# WIMP AVR Technical User Guide

# Contents (Click to Jump to Section)

| Design Methodology                       | 2  |
|------------------------------------------|----|
| Processor Design                         | 5  |
| State Machine                            | 5  |
| Control Unit                             | 8  |
| Reset                                    | 8  |
| Program Counter and Instruction Register | 8  |
| PC ALU and the branch instructions       | 8  |
| Data Router (DR) Multiplexer             | 9  |
| ALU Instructions                         | 9  |
| Status instructions                      | 9  |
| Move and Load Instructions               | 10 |
| Additional Design Features               | 12 |
| Processor Operation Features             | 12 |
| Processor Programming Features:          | 14 |
| YouTube Videos                           | 15 |

# **Design Methodology**

The WIMPAVR processor instruction, as shown in Figure 1, is a subset of the overall AVR instruction set [12]. The choice of instructions was kept similar to the WIMP51 instruction set [1] and has a complement of data transfer, logical, arithmetic and branch instructions sufficient for a mini-processor operation. The architecture of the microprocessor was designed based on the block diagram in Figure 2.

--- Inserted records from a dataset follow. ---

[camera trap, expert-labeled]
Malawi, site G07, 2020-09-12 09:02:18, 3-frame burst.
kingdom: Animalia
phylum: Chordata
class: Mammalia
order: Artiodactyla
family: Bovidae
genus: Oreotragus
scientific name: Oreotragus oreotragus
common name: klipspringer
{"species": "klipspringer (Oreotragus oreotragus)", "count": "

| Instruction | Machine Code        | Description                                                                    |
|-------------|---------------------|--------------------------------------------------------------------------------|
| LDI         | 1110 kkkk dddd kkkk | Load immediate binary data kkkk kkkk to lower register bank 1dddd (16 - 31)    |
| MOV         | 0010 11rd dddd rrrr | Moves data from register rrrrr to register ddddd                               |
| ADC         | 0001 11rd dddd rrrr | Adds data in register ddddd to register rrrrr and stores it in register ddddd  |
| AND         | 0010 00rd dddd rrrr | AND register rrrr and register ddddd, stores result in register ddddd          |
| OR          | 0010 10rd dddd rrrr | OR register nnnn and register ddddd, stores result in register ddddd           |
| EOR         | 0010 01rd dddd rrrr | XOR register nnnn and register ddddd, stores result in register ddddd          |
| SWAP        | 1001 010d dddd 0010 | SWAP lower and upper nibble in register ddddd, stores result in register ddddd |
| RJMP        | 1100 kkkk kkkk kkkk | Jump program counter PC = PC + kkkk kkkk kkkk + 1                              |
| BRBS (Z)    | 1111 00kk kkkk k001 | Jump program counter PC = PC + $kk$ $kkkk$ $k+1$ if the Z flag is set          |
| SEC         | 1001 0100 0000 1000 | Set carry C = 1                                                                |
| CLC         | 1001 0100 1000 1000 | Clear carry C = 0                                                              |

Figure 1: WIMPAVR instruction set. The instruction set is similar to the WIMP51 instruction set. But, each instruction is a 16-bit instruction. The machine codes are from the actual AVR microprocessor instruction set.



Figure 2: WIMPAVR block diagram. Note, the enable signals are grouped as control signals. The Program Memory (PM), as seen in Figure 1, is technically not part of the processor and represents the code memory, which is implemented using the available FPGA onboard SRAM chip. Different data paths, as seen in Figure 1, are color coded to ease understanding of data flow. The processors contains two ALUs, one to manipulate data and another to control the Program Counter (PC). The Data Router (DR) allows the routing of 8-bit data from the source to the destination depending on the executed instruction. The State Machine (SM) and the Control Unit (CU) work together to generate the different enable signals required to control the processor's operation. Each unit, in the block diagram, is composed of subsystems of digital logic circuits that process inputs depending on the executed instruction.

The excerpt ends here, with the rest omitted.